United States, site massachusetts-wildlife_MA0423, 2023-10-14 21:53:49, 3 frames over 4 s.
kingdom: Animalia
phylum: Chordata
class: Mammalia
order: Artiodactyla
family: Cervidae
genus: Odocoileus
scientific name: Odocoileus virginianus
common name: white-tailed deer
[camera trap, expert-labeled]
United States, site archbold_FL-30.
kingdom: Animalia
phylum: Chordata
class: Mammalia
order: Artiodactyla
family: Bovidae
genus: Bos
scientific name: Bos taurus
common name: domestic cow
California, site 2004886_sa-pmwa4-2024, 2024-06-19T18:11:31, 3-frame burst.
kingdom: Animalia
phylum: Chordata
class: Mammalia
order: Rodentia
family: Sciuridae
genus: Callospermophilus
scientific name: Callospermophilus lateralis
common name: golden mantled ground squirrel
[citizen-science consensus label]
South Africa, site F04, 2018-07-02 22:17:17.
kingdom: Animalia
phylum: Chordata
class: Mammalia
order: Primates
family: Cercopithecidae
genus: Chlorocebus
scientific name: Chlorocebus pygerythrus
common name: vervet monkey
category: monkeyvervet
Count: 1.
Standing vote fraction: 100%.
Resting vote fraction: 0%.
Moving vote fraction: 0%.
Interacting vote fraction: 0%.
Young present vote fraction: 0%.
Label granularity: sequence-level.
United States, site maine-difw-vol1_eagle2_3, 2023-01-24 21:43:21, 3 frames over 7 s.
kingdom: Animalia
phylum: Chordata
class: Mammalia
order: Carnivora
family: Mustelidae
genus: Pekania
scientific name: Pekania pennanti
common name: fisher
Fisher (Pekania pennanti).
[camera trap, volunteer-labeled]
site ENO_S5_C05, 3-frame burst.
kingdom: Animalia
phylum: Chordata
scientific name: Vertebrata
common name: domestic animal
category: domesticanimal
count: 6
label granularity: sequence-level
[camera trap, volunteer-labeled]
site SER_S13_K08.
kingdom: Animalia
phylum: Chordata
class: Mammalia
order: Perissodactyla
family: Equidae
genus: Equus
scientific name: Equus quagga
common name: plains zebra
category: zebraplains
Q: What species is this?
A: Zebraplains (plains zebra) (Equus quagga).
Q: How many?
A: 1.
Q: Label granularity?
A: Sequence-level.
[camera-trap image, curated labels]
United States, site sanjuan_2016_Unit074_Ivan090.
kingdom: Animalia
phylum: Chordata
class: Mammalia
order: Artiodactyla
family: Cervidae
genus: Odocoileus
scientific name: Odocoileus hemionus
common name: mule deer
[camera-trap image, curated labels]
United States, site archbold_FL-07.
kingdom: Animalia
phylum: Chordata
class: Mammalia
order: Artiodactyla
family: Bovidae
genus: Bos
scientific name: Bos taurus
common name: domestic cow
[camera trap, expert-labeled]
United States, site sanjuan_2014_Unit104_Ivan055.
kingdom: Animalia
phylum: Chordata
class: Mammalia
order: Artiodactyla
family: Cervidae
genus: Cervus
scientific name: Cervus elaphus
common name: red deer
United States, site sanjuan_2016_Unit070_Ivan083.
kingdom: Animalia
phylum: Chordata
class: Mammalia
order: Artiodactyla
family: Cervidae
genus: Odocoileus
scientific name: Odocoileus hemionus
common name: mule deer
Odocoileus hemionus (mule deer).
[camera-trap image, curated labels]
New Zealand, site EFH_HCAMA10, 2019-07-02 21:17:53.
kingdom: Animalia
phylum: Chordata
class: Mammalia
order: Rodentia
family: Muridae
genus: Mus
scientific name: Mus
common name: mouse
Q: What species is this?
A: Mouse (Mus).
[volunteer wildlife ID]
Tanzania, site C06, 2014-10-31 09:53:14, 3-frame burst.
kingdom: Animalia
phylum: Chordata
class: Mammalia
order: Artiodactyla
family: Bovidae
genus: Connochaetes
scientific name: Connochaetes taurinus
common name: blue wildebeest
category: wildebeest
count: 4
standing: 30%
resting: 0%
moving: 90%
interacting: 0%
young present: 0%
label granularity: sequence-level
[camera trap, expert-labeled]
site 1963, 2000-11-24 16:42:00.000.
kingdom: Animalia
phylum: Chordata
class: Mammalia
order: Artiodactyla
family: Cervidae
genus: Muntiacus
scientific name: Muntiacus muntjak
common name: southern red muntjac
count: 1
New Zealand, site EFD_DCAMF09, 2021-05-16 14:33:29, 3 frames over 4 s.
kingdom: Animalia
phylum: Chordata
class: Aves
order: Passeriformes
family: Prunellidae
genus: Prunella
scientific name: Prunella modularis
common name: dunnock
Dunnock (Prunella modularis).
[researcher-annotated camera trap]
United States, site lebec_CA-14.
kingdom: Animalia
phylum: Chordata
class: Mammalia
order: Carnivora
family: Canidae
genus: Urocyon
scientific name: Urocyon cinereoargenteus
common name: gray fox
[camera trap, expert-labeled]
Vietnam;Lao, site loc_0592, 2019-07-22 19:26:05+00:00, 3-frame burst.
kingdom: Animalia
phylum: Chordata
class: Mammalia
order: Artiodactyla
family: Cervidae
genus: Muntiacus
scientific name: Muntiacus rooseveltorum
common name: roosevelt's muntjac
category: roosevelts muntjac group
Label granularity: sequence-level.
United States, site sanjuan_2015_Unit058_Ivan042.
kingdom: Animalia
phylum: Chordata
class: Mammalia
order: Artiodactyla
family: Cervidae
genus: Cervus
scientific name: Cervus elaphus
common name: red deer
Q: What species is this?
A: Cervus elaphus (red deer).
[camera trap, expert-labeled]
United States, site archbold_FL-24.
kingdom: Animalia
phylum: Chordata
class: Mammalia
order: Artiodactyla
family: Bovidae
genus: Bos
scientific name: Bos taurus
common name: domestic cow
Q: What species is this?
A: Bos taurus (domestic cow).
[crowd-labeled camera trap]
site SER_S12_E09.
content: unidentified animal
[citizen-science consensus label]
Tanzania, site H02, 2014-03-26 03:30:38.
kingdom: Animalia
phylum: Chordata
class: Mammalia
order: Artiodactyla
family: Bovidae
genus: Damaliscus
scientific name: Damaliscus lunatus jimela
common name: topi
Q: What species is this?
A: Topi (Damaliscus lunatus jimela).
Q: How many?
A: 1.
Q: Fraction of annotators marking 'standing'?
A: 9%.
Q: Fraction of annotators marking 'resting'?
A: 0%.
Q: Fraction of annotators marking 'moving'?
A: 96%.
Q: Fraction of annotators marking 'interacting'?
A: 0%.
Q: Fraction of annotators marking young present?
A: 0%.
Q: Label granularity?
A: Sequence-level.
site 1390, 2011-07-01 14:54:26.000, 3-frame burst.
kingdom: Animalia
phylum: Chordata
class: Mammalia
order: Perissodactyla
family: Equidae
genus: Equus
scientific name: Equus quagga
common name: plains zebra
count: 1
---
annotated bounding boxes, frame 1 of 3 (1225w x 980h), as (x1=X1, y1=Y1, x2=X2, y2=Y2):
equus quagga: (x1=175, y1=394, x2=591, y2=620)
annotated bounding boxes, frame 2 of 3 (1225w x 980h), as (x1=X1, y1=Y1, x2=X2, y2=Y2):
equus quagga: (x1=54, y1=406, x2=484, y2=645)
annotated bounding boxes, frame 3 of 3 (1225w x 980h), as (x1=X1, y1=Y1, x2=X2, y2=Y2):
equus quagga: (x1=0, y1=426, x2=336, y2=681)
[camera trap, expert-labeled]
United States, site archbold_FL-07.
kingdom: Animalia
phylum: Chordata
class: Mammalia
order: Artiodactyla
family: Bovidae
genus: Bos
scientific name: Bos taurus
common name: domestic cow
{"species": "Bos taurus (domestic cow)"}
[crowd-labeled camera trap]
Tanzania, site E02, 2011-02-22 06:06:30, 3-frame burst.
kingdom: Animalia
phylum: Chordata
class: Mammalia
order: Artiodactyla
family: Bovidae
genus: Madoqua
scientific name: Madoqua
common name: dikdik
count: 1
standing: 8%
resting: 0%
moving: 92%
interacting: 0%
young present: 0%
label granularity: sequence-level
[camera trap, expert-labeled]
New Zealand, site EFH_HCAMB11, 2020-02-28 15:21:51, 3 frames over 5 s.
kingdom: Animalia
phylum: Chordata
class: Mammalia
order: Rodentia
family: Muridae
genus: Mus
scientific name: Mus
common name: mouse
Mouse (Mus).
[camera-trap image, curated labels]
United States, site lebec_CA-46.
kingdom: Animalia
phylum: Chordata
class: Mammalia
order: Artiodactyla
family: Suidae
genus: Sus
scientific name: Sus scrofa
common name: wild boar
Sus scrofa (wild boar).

------------------------

▶ **Task to carry out**
From the listing above, return every line that carries the string "marking".

▶ **Exercise output**
Q: Fraction of annotators marking 'standing'?
Q: Fraction of annotators marking 'resting'?
Q: Fraction of annotators marking 'moving'?
Q: Fraction of annotators marking 'interacting'?
Q: Fraction of annotators marking young present?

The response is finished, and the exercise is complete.